Reading text
General-purpose text classifier

# GPTC

General-purpose text classifier in Python

GPTC provides both a CLI tool and a Python library.

## Installation

pip install gptc[emoji] # handles emojis! (see section "Emoji")
# Or, if you don't need emoji support,
pip install gptc # no dependencies!


## CLI Tool

### Classifying text

gptc classify [-n <max_ngram_length>] <compiled model file>


This will prompt for a string and classify it, then print (in JSON) a dict of the format {category: probability, category:probability, ...} to stdout. (For information about -n <max_ngram_length>, see section "Ngrams.")

Alternatively, if you only need the most likely category, you can use this:

gptc classify [-n <max_ngram_length>] <-c|--category> <compiled model file>


This will prompt for a string and classify it, outputting the category on stdout (or "None" if it cannot determine anything).

### Compiling models

gptc compile [-n <max_ngram_length>] <raw model file>


This will print the compiled model in JSON to stdout.

Stored data
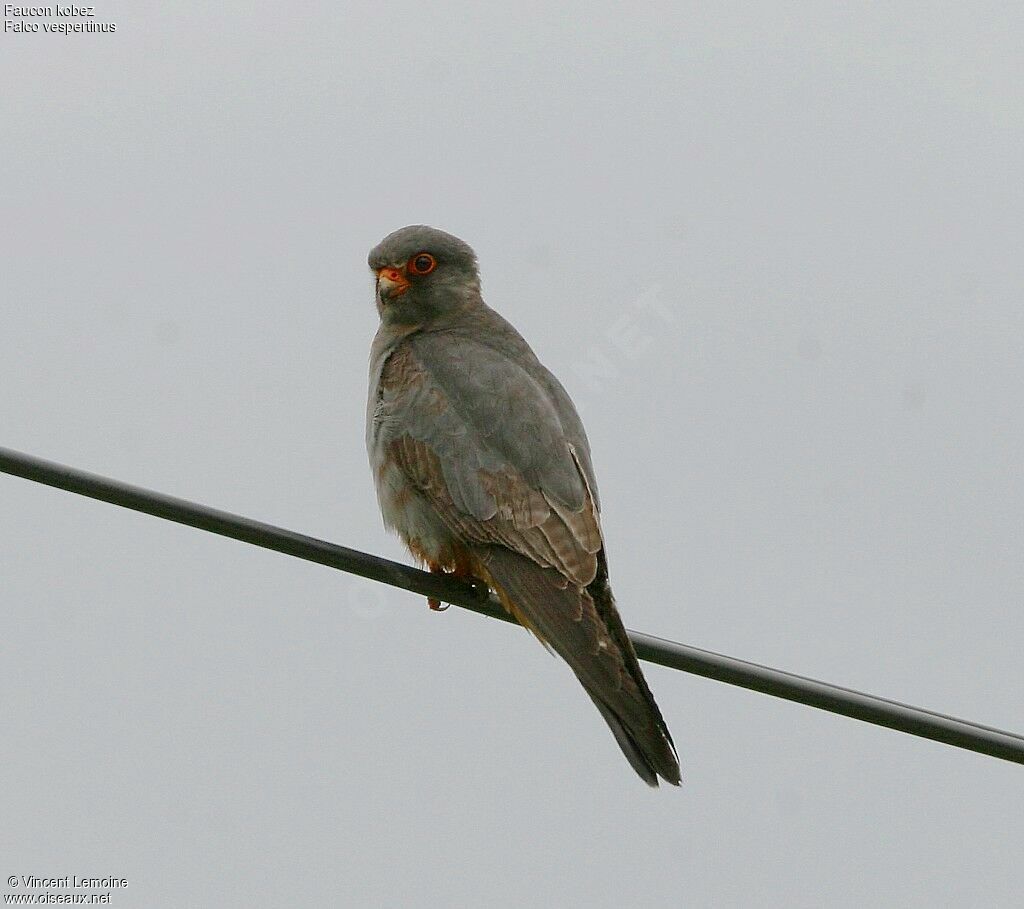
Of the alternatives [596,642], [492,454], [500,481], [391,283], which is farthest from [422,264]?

Tasks to complete
**a)** In the GPTC readme, what does `gptc classify` with the `-c` option print when it cannot determine anything?
**b)** Which section headings appear below the GPTC title in the readme? List them all.
**c)** Continue the GPTC readme from its last sentence.

Exercise results
**a)** It prints "None".

**b)** Installation, CLI Tool, Classifying text, Compiling models

**c)**
### Packing models

gptc pack <dir>


This will print the raw model in JSON to stdout. See models/unpacked/ for an example of the format. Any exceptions will be printed to stderr.

## Library

### gptc.Classifier(model, max_ngram_length=1)

Create a Classifier object using the given compiled model (as a dict, not JSON).

For information about max_ngram_length, see section "Ngrams."

#### Classifier.confidence(text)

Classify text. Returns a dict of the format {category: probability, category:probability, ...}

#### Classifier.classify(text)

Classify text. Returns the category into which the text is placed (as a string), or None when it cannot classify the text.

#### Classifier.model

The classifier's model.

#### Classifier.has_emoji

Check whether emojis are supported by the Classifier. (See section "Emoji.") Equivalent to gptc.has_emoji and gptc.model_has_emoji(model).

### gptc.compile(raw_model, max_ngram_length=1)

Compile a raw model (as a list, not JSON) and return the compiled model (as a dict).

For information about max_ngram_length, see section "Ngrams."

### gptc.pack(directory, print_exceptions=False)

Pack the model in directory and return a tuple of the format:

(raw_model, [(exception,),(exception,)...])


Note that the exceptions are contained in single-item tuples. This is to allow more information to be provided without breaking the API in future versions of GPTC.

See models/unpacked/ for an example of the format.

### gptc.has_emoji

True if the emoji package is installed (see section "Emoji"), False otherwise.

### gptc.model_has_emoji(compiled_model)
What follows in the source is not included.